I know that “times have changed.” It always does but we also try to keep things similar. It frustrated me so much that my children have to be prompted all the time to say “thank you.” Sometimes I try to remind myself not to say “What do you say…” when they are given something or something has been done for them right away and give them a chance to do it on their own. But I always end up repeating myself! It is a rarity when my oldest says thank you to me whenever I, or we, do anything for her. I know this because it actually just happened the other day. I was shocked to hear her say it. I took her on a hike up Mt.  A and packed a lunch for us to have at the top. I wanted some one-on-one time with her since we don’t get to do it much during the school year. We were at the top eating our lunch and she just looked at me and said, “Thank you Mama for taken me here today. I’m having fun.” A simple thank you is all I ever look for. But I also say that if you do things expecting something in return, you are doing it for the wrong reason. In regards to my children, I don’t follow that rule!

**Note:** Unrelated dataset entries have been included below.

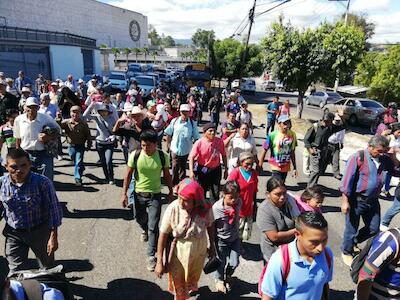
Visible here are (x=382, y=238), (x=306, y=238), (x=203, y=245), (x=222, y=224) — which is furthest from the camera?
(x=222, y=224)

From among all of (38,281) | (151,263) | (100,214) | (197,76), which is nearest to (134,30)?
(197,76)

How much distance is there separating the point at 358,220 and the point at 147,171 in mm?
2925

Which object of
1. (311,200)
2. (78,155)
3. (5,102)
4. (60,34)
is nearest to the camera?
(311,200)

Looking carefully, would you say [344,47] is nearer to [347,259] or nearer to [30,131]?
[347,259]

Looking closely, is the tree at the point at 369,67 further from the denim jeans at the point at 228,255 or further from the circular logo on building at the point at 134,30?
the circular logo on building at the point at 134,30

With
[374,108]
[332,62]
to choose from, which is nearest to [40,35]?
[332,62]

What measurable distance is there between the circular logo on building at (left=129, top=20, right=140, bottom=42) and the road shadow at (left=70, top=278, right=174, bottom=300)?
94579 mm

It was spring break this past week. We really didn’t plan much for them because we are trying to pay more attention to what we spend our money on. And knowing that we are going to FL and Disney at Christmas time, we are really trying to save up. So, we decided to take them to a nice hotel that had a small water park inside and also take them to Six Flags. We did the water park the day we got there because it was extra to use it! We took them out to dinner twice and spent all of the next day at Six Flags. At the end of the day at, our youngest was able to get something that was under $25. Why $25? Well, our oldest didn’t put on the shoes we told her to when we left the house and I didn’t notice that she had her rain boots on until we were well on our way. SO, we had to stop and buy her a pair of walking shoes at Marshalls that were $24.99. Our youngest decided that she would get something for herself AND her sister with the money she had. A thank you was given to her and we got, “You guys are the best parents in the whole wide world.”

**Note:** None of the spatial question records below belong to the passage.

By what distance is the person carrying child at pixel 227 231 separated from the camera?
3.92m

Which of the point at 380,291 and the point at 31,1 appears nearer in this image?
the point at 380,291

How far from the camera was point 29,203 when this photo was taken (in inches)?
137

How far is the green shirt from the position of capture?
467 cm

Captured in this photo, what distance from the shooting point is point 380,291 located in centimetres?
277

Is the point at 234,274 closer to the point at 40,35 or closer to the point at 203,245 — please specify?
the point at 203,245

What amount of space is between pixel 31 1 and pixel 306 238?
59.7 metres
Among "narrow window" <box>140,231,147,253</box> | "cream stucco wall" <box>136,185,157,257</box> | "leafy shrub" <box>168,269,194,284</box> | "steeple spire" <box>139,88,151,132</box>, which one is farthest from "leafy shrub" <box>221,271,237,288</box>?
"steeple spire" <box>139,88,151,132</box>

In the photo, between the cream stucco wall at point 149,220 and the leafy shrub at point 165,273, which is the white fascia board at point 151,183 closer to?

We are because we “wined and dined” them for two days. When we got to dinner the last night, it was nothing but whining because of whatever set the little one off. I had to take her outside to get her to knock it off! Then the other kept complaining that her food was too hot and couldn’t even touch it! The next morning it was they didn’t want to go home, why did we have to leave, I don’t like that donut, I want my kindle, it’s my turn, I don’t want to take a nap, and my favorite, what are we doing now? They would not give us two minutes to sit down without having to ask us to do something for them. I asked Ryan, “When is it ever enough?” It’s never enough and it’s never ending.

My parents may have something different to say, but I never remember being this way with them. I think my brother and I knew better! One look from dad, and that was it! I know I wanted things that my friends had or what was popular at the time. But, if I felt brave enough, I asked once and that was it. I even remember my dad taking us to buy ourselves a gift that we wanted for Christmas. Mine was an easy bake oven. We were so excited to pick it out, pay for it with our own money, and get home to play with it. NO!!! When we got home we had to wrap it and wait for Christmas! WHAT!!! We had to wait? But we bought it! It was already ours! I don’t remember ever asking my dad why he did that. It’s just a memory we talk about and complain about. I feel that it had to do with being grateful. We saved our money, that technically they gave us for chores, and we didn’t have to buy anyone a gift, which would have been a nice thought/action to do. We were able to buy what WE wanted. We earned the money and was able to spend it as we saw fit.

Do I feel my children are ungrateful? Most of the time they are. I feel that they are because they don’t know any different. We talk and talk to them about “others” who don’t have much and are not able to do the things that we are able to do. They have no concept of this. They can’t understand why they can’t have more or what they want all the time. Even during lent and we do the soup bowl for those who are hungry. They don’t get it. Seeing is believing to them. They don’t see hunger, poverty, real gratefulness for things, simple things. Maybe it’s time they see what is happening around the world still. Maybe it’s time we make them “see” to believe. Times have changed!